The State Energy Sovereignty Act ensures that local energy resources prioritize the needs of state residents and businesses by prohibiting utilities from selling electricity to neighboring states. This legislation aims to enhance energy independence, maintain affordable energy prices, and protect the state’s economic stability. Limited exceptions are allowed for federally declared emergencies, mutual aid agreements, and federally mandated interconnections. Regulatory oversight and economic impact assessments ensure compliance and transparency.

Key Provisions

  • Prohibition on Energy Exports: Utilities are prohibited from selling or transmitting electricity generated in the state to neighboring states, covering both wholesale and retail transactions.

  • Exceptions: Federally declared emergencies; Mutual aid agreements for temporary power shortages; Federally mandated interconnection agreements.

    State Priority: Utilities must prioritize the energy needs of state residents, businesses, and public services over external sales.

  • Regulatory Oversight and Enforcement: The State Public Utility Commission oversees compliance, requiring utilities to submit quarterly reports on energy usage and transactions. Violations incur fines of up to $500,000 per incident, with repeat violations risking suspension or revocation of operating licenses.

  • Economic Impact Analysis: The State Energy Department must publish annual reports on the Act’s effects on energy prices, availability, reliability, and economic growth.

Model Language

Section 1. Short Title: This Act may be cited as the “State Energy Sovereignty Act.”

Section 2. Findings and Purpose

(a) Findings:

  1. The availability of affordable and reliable energy is critical to the state’s economic stability and quality of life.

  2. Selling power to neighboring states can strain local resources, increase energy costs for residents, and compromise the state’s energy independence.

  3. To ensure the state’s energy needs are prioritized, restrictions on exporting power to neighboring states are necessary.

(b) Purpose: To prohibit utilities operating within the state from selling power to neighboring states, thereby ensuring that local energy resources are used to benefit state residents and businesses first.

Section 3. Definitions

  1. Utility: Any company, corporation, cooperative, or entity that generates, transmits, or distributes electric power within the state.

  2. Neighboring State: Any state that shares a border with this state.

  3. Export of Power: The transmission or sale of electricity generated within the state to entities located outside the state.

Section 4. Prohibition on Power Sales to Neighboring States

(a) General Prohibition:

  1. Utilities operating within the state are prohibited from selling or transmitting electricity to entities located in neighboring states.

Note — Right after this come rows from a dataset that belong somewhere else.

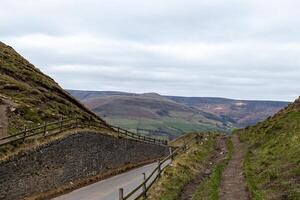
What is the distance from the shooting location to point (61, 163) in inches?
1671

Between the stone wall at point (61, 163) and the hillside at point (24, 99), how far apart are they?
671cm

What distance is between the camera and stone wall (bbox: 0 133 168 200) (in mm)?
34594

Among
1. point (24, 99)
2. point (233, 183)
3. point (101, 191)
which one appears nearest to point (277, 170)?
point (233, 183)

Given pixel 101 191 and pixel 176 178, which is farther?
pixel 101 191

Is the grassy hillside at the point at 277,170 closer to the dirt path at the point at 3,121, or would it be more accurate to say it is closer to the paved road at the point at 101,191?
the paved road at the point at 101,191

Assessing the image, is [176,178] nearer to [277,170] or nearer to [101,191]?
[101,191]

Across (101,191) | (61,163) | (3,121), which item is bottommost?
(101,191)

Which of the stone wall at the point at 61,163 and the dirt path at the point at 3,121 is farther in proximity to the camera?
the dirt path at the point at 3,121

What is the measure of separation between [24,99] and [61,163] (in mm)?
22751

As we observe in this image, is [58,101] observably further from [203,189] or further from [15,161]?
[203,189]

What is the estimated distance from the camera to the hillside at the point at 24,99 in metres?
51.1

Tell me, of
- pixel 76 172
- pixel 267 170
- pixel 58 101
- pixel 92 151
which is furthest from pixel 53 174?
pixel 58 101

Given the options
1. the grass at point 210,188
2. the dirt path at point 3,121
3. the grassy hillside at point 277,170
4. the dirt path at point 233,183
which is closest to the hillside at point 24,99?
the dirt path at point 3,121

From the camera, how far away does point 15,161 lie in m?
35.1
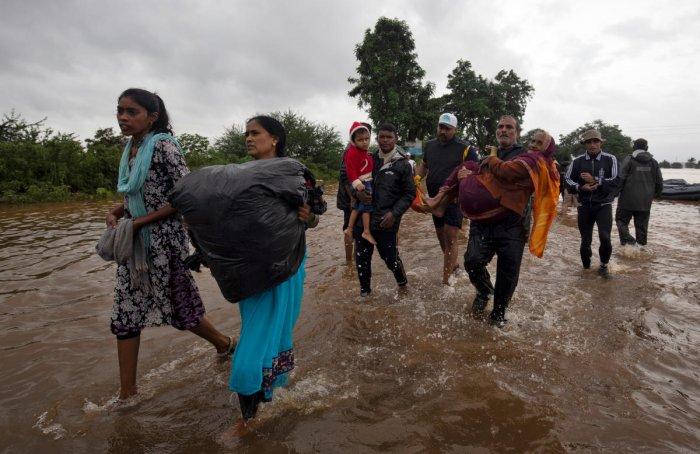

  2. This prohibition applies to both wholesale and retail electricity transactions.

(b) Exceptions: The prohibition shall not apply in cases of:

  1. Federally declared emergencies requiring cross-state power transfers.

  2. Mutual aid agreements designed to address temporary, unforeseen power shortages in neighboring states.

  3. Federally mandated interconnection agreements under the jurisdiction of the Federal Energy Regulatory Commission (FERC).

(c) State Priority: Utilities must prioritize the needs of state residents, businesses, and public services when allocating energy resources.

Section 5. Regulatory Oversight and Enforcement

(a) Regulatory Authority:

  1. The [State Public Utility Commission or equivalent body] shall oversee compliance with this Act.

  2. Utilities must submit quarterly reports detailing power generation, usage, and transactions, with verification that no power was exported in violation of this Act.

(b) Penalties for Non-Compliance:

  1. Utilities found to be in violation of this Act shall face fines of up to $500,000 per incident.

  2. Repeat violations may result in the suspension or revocation of the utility’s operating license within the state.

Section 6. Economic Impact Analysis

(a) State Benefit Report: The [State Energy Department] shall publish an annual report assessing the impact of this Act on:

  1. Local energy prices.

  2. Energy availability and reliability.

  3. Economic growth within the state.

(b) Review of Exceptions: The report shall include an analysis of all instances where exceptions to the prohibition were invoked and their impact on the state’s energy resources.

Section 7. Severability: If any provision of this Act is held invalid, the remaining provisions shall remain in full force and effect.

Section 8. Effective Date: This Act shall take effect 180 days after passage.